All Worries Stem from Relationships: The Essence of Suffering According to Adler
Introduction: Are ‘All’ Worries Really Due to Relationships?
Psychologist Alfred Adler made a radical declaration through “Individual Psychology”: “All human worries stem from interpersonal relationships.” Hearing this for the first time might make you tilt your head. “Don’t money problems, health problems, or worries about school or career have nothing to do with relationships?” you might ask.
But Adler was firm. If you were the only being in this universe, you wouldn’t feel you lacked money, you wouldn’t be pessimistic about being ugly, and you wouldn’t feel the pressure to stay ahead of anyone. Today, we will look at the deep meaning contained in this proposition and how it can set us free.
1. Bars Named Comparison
We constantly compare ourselves with others. If you are worried because your salary is low, it is because others—‘average’ or ‘those around you’—exist.
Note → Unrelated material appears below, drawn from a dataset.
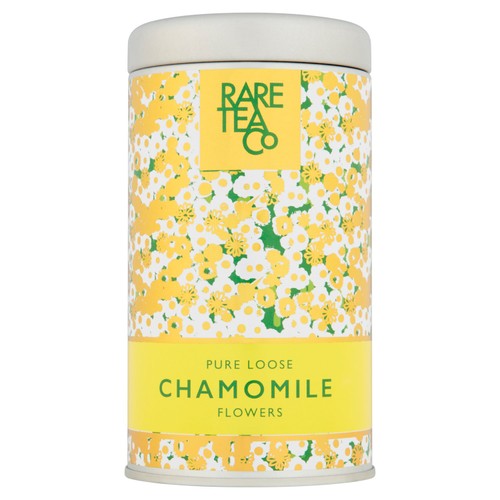 Rare Tea Company Whole Chamomile 25g (Pack of 2)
The sense of inferiority about appearance is also an emotion that cannot exist without the eyes of others and social standards of beauty.
Adler called this ‘inferiority feeling.’ The feeling of inferiority itself is not bad. It can be a driving force to become better. The problem arises when it is perceived as winning or losing in a ‘vertical relationship’ with others. The moment you think, “I’m lagging behind that person,” interpersonal relationships become a battlefield instead of a blessing, and our worries begin.
2. Stress Created by Virtual Rivals
Sometimes we even assume others who don’t actually exist as competitors. Flashy influencers on social media or the expectant voices of parents become ‘virtual others’ within me and monitor me.
In these relationships, we struggle to satisfy ‘others’ expectations’ instead of living ‘my life.’ When questions like “How will they see me?” fill our minds, we lose our sovereignty and fall into deep distress. Ultimately, behind the work stress or career anxiety we feel, ‘relational needs’ to prove ourselves through success are hidden.
3. Clues to Solution: Separation of Tasks and Horizontal Relationships
Adler suggests Separation of Tasks as a way out of this mire of worries. It is about clearly distinguishing “Whose task is this?” Doing my best is my task, but how I am evaluated is the task of others.
Conflicts and worries arise when you try to intervene in others’ tasks or involve others in your tasks. When you break away from the vertical gaze of seeing the other person as being higher or lower than you and form a ‘horizontal relationship’ of seeing each other as equal colleagues walking toward different goals, you can finally be liberated from the prison of interpersonal relationships.
4. Courage to Not Fear Solitude
Some ask, “If all worries come from relationships, should I cut off relationships?” No. What Adler is trying to say is not the severance of relationships, but independence within relationships.
Only when we have the courage to be disliked—that is, the courage to go our own way without being preoccupied with others’ evaluations—can we finally form healthy relationships. Only those who can be happy enough alone can experience true connection that is not enslaved even when they are with others.
Conclusion: If You Change Relationships, Worries Disappear
Who is at the center of that worry that haunts you? Is it the wound that person gave you, or is it your greed to be recognized by that person?
Acknowledging that the reality of worries is interpersonal relationships is not a matter of giving a sense of helplessness, but rather a matter of handing over powerful control. Just by changing the attitude toward others and the perspective of defining relationships, many of the mountain-like worries will disappear like a mirage.
Now take off the glasses of others’ gaze and look at the world with your own eyes. Your worries will start to become lighter from there.